5. Terlihat glamor ketika mencari kerja kurang menguntungkan

ilustrasi mahasiswa (pexels.com/SHVETS production) Mungkin kamu berpikir penampilan yang menakjubkan karena busana serba mahal dan riasan ala selebritas yang hendak syuting akan memikat semua orang. Sayangnya, itu gak selalu tepat. Dalam beberapa situasi, malah dapat mengurangi keberuntunganmu saat mencari pekerjaan.
Dari tampilanmu pertama kali memasuki ruang wawancara, misalnya, telah tampak bahwa biaya hidupmu per bulan melampaui UMR. Sementara perusahaan yang dilamar cuma bisa kasih penghasilan setara UMR atau sedikit lebih tinggi. Tanpa mereka bertanya padamu pun, sudah yakin dirimu gak bakal mau digaji segitu.
Pewawancara boleh jadi juga langsung berpikir kamu bakal terlalu banyak menuntut kalau diberi kesempatan bekerja di sana. Berbagai instansi yang merasa tidak bisa mengimbangi standar hidupmu memilih untuk langsung berpaling ke kandidat yang lain saja. Orang yang memenuhi kualifikasi sekaligus terlihat cukup bersahaja.

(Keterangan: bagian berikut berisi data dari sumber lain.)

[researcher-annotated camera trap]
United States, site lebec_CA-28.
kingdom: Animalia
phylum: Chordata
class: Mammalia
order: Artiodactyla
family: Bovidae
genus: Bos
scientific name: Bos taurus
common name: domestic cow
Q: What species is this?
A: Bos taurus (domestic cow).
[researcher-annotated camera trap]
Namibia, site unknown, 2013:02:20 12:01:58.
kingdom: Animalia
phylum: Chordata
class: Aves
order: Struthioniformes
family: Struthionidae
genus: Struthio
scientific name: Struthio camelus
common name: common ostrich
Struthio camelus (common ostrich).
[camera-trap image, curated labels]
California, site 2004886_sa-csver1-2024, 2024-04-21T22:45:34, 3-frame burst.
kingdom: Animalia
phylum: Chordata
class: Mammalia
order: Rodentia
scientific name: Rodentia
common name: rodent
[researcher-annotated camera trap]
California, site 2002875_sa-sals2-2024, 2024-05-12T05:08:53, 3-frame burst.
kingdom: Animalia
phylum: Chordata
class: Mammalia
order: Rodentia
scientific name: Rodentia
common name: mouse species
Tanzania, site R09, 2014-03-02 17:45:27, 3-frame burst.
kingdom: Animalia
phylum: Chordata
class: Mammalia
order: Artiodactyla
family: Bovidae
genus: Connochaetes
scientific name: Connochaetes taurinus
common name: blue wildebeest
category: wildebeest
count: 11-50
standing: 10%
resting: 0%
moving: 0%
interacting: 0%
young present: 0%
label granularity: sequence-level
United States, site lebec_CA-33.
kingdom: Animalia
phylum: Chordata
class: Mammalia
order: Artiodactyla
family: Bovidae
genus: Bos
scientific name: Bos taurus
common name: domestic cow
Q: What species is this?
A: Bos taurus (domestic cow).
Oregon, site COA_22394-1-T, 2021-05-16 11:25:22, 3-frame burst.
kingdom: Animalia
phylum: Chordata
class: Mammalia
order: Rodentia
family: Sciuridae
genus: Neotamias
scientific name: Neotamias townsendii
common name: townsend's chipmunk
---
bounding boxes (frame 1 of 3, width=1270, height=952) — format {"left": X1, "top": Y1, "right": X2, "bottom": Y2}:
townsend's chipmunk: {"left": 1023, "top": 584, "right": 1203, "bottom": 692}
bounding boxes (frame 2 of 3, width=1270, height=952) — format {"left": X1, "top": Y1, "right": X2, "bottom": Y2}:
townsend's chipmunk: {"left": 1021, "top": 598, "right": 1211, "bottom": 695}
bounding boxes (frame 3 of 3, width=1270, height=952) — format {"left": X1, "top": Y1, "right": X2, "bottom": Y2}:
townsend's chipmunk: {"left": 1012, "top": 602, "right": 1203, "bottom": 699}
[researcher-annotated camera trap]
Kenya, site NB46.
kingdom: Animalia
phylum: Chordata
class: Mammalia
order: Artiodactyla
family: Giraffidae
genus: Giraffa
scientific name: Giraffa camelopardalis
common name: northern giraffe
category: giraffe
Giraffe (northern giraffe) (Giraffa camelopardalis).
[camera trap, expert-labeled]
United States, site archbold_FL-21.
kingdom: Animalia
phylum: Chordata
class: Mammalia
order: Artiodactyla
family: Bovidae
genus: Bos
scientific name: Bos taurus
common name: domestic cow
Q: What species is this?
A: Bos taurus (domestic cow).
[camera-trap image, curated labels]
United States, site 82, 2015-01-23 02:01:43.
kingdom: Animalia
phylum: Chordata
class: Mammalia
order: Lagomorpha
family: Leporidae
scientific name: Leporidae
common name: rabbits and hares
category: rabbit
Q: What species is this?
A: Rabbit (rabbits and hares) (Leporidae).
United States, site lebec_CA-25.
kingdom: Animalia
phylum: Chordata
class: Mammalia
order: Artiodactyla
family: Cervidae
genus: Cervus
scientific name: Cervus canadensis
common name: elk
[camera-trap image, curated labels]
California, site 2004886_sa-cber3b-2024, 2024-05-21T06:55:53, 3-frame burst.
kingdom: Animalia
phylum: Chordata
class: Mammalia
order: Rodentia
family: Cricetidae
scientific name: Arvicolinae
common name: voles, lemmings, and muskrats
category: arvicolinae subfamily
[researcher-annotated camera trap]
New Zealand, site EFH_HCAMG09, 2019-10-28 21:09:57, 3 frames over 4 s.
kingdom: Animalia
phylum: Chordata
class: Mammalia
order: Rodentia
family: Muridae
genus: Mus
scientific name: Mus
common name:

6. Sibuk mengurus gaya hidup malah tidak fokus kuliah

ilustrasi mengerjakan tugas (pexels.com/C.T. PHAT) Alasan pentingnya jaga lifestyle saat kuliah adalah agar kamu mengingat tujuan utamamu menempuh pendidikan akademik. Apa tujuanmu susah-susah mengikuti seleksi masuk perguruan tinggi? Pasti karena kamu ingin menjadi seorang insinyur, dokter, akuntan, dan sebagainya sesuai jurusan yang dipilih. Untuk mencapai semua itu, dibutuhkan daya konsentrasi yang tinggi pada perkuliahan.
Bukan malah dirimu terdistraksi oleh gaya hidup mewah. Setiap saat pikiranmu diisi dengan membeli barang branded apa lagi atau nongkrong dan jalan-jalan ke mana yang kira-kira bisa mendongkrak gengsi. Belum lagi memikirkan sumber uangnya, kalau sebetulnya kiriman orangtua tak seberapa.
Semua itu akan sangat mengganggu fokusmu dalam belajar. Kamu masih berangkat kuliah setiap hari, tapi pikiran tak lagi tertuju pada materi yang disampaikan dosen. Nilai setiap mata kuliah tidak maksimal. Meski dirimu berhasil lulus, gelarmu tidak menggambarkan kedalaman ilmu yang dikuasai.
Orang yang sudah bekerja dan punya penghasilan lumayan saja sebaiknya tidak bergaya hidup mewah. Apalagi, dirimu yang masih berstatus mahasiswa serta sepenuhnya bergantung pada uang saku dari orangtua. Sudah seharusnya gaya hidupmu biasa-biasa saja.